» Work to be completed:
Pictures excluded, copy all of the data below exactly.

» Supplied information:
________________

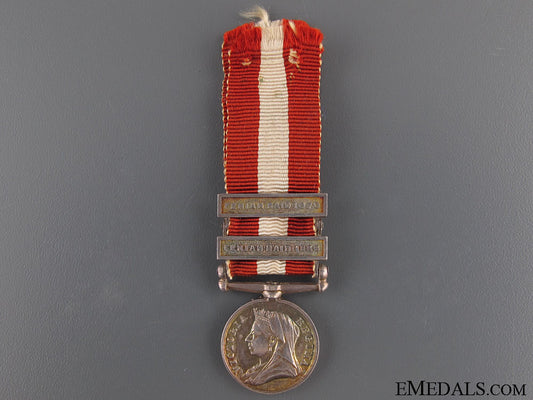 a_miniature_canada_general_service_medal_a_miniature_cana_520b90e8ba270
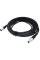 Кабель микрофонный D'Addario PW-M-10 Custom Series 3m (10ft) Microphone Cable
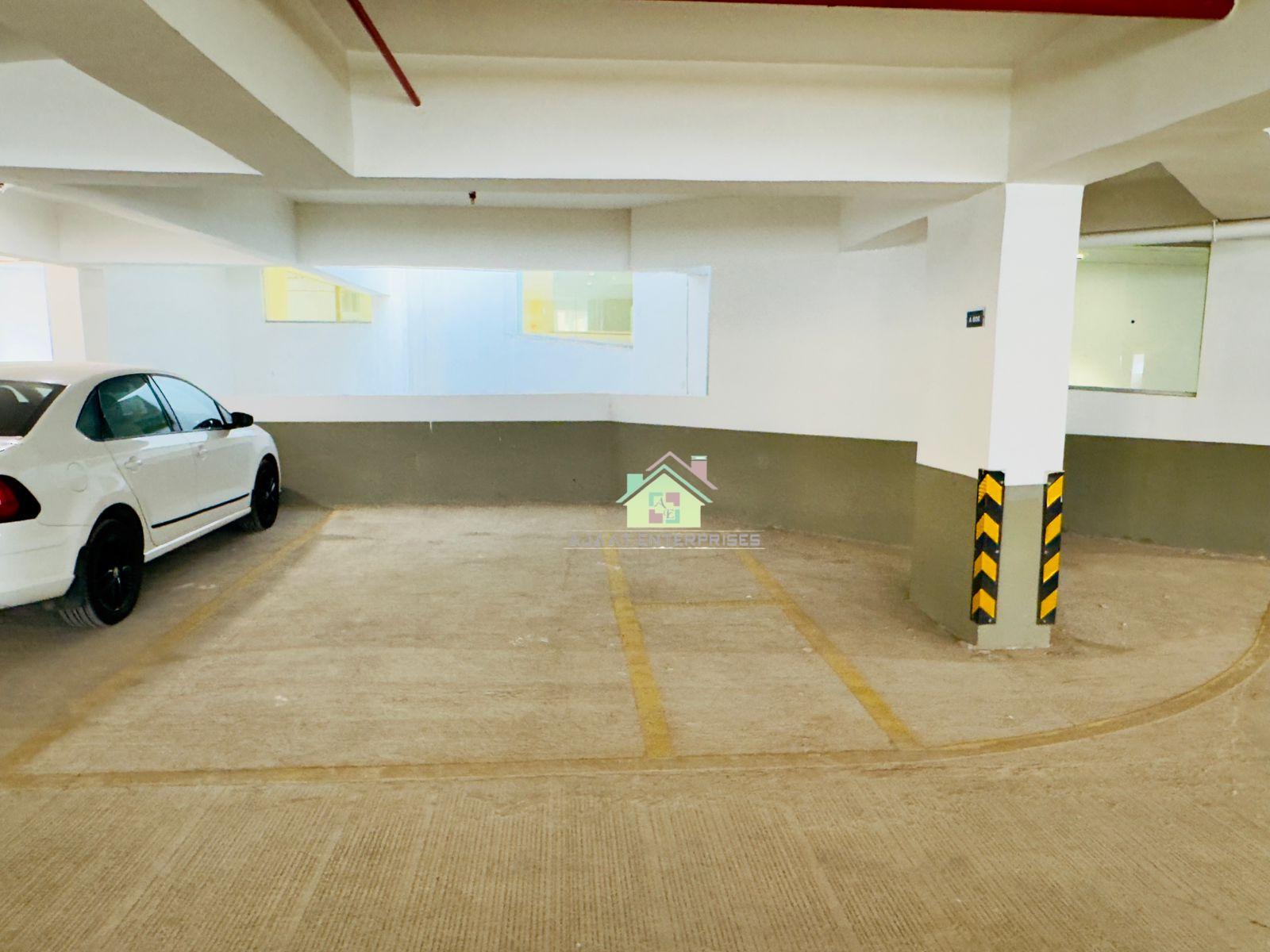 3Bhk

________________

» Output of the exercise:
 a_miniature_canada_general_service_medal_a_miniature_cana_520b90e8ba270
 Кабель микрофонный D'Addario PW-M-10 Custom Series 3m (10ft) Microphone Cable
 3Bhk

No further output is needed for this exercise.